Bottom line: for 99.7 % of victims only backups (offline, cloud immutable) will get you running again. Save disk images before any wipe – potential future decryptor.

4. Other Critical Information

  • Unique Characteristics
    – Droppers embed a “Terminal Services bypass” that allows launching USER-level ransomware from SYSTEM shells without triggering CRTL+ALT+DEL.
    – Registry key HKLM\SYSTEM\ControlSet001\Services\EventLog\Application\EventMessageFile is altered to suppress Security IDs 4672 (privilege escalation) and 1102 (log cleared).
    Darknet leak site is called D13FED[.]biz; if entered data > 7 days, a dump ZIP appears which includes CSV with stolen browser credentials (Chromium, Firefox). Confirmation via Tor link hash RL3Z-GFOB-TGB4-CO2V.

  • Broader Impact
    – 36 European municipalities hit (highest > 250 k endpoints across Ukraine, Austria, Czechia).
    – $12.3 M total ransom demanded (AVG $990 k/entity for largest). 12 % of public attacks verified non-payment.
    – CERT circular TA-2023-111-A (released 30-Aug-2023) confirms black-market selling of Diller13 source + builder kit for $2 k BTC or $18 k Monero, enabling copycats.

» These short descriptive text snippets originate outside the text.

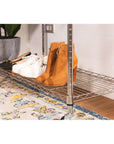 Adjustable Heavy Duty Wardrobe Shelving Unit 120cm - WARDROBE - Garment Racks - Soko and Co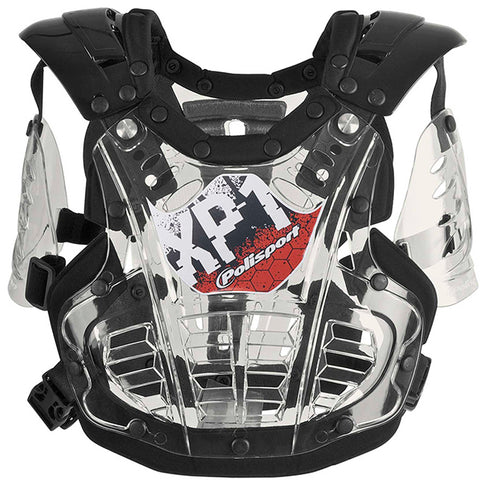 Protector de Peto XP1 Mini Polisport - negro-transparente 8001000004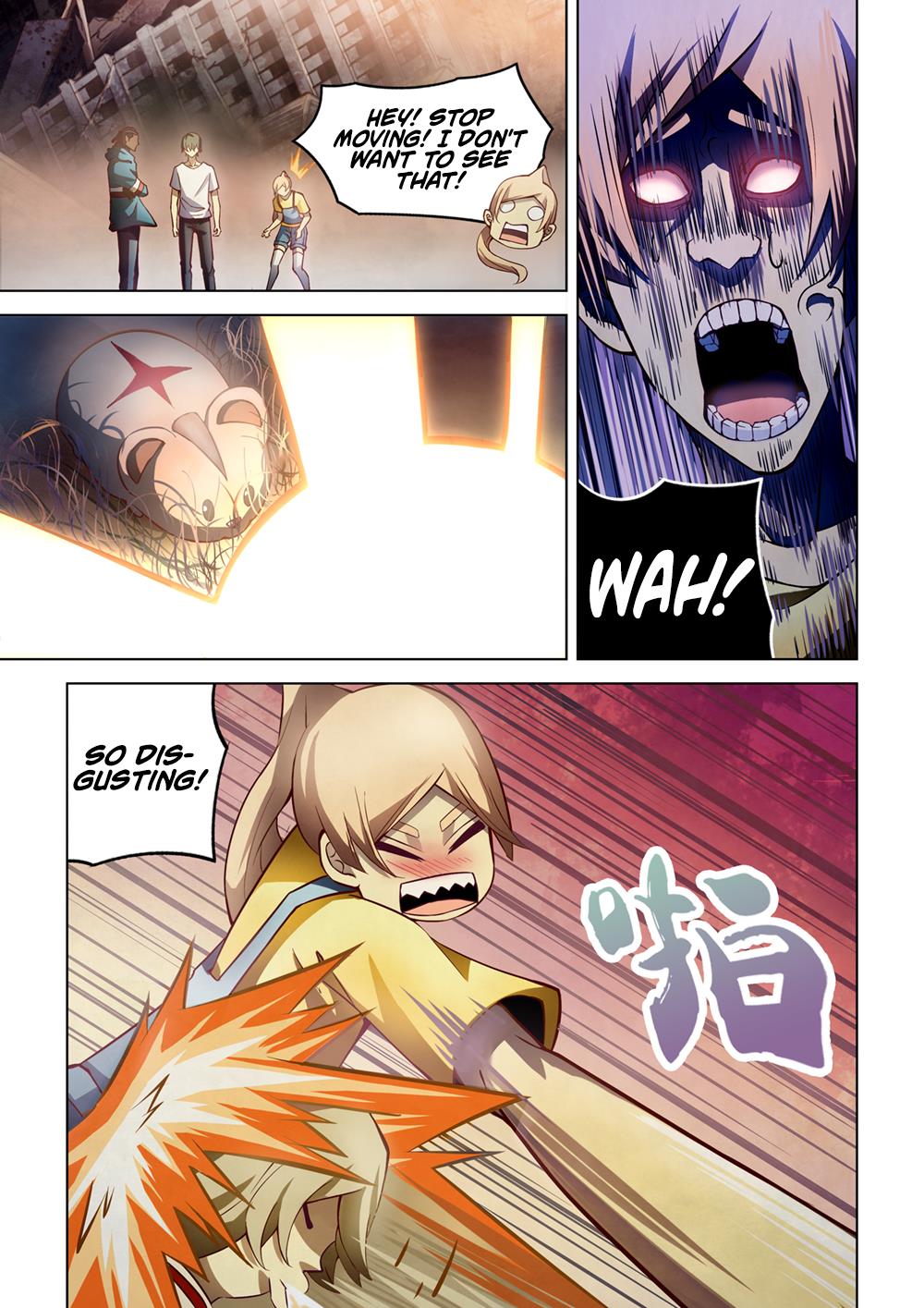 Read Mortals of the Doom EN Manga Online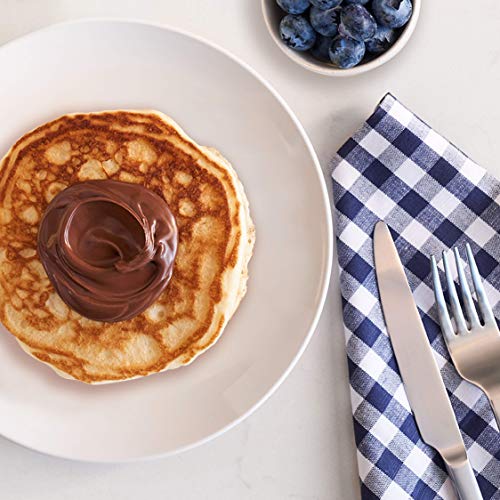 Nutella Chocolate Hazelnut Spread, Perfect Topping for Pancakes,...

One-Page Essential Checklist (printable)

□ Disconnect & isolate affected machines
□ Image drives before any wipe
□ Remove via Safe Mode / Rescue Disc
□ Apply: KB5029244 + KB5034441
□ Upgrade or remove SMBv1
□ Reset AD & local passwords (Purge LSASS)
□ Restore from clean backup (3-2-1 tested mount)
□ Report sample to: https://www.nomoreransom.org/en/report-a-crime.html
□ Re-confirm backup integrity with random restore tests
□ Document and circulate incident report to SOC/Security Team

Final Word
Diller13 used to be “that August wave” — it is now a commodity strain.
Treat it like any other destructive ransomware: assume encryption is permanent until proven otherwise, and build your defenses on data immutability, not on eventual decryption.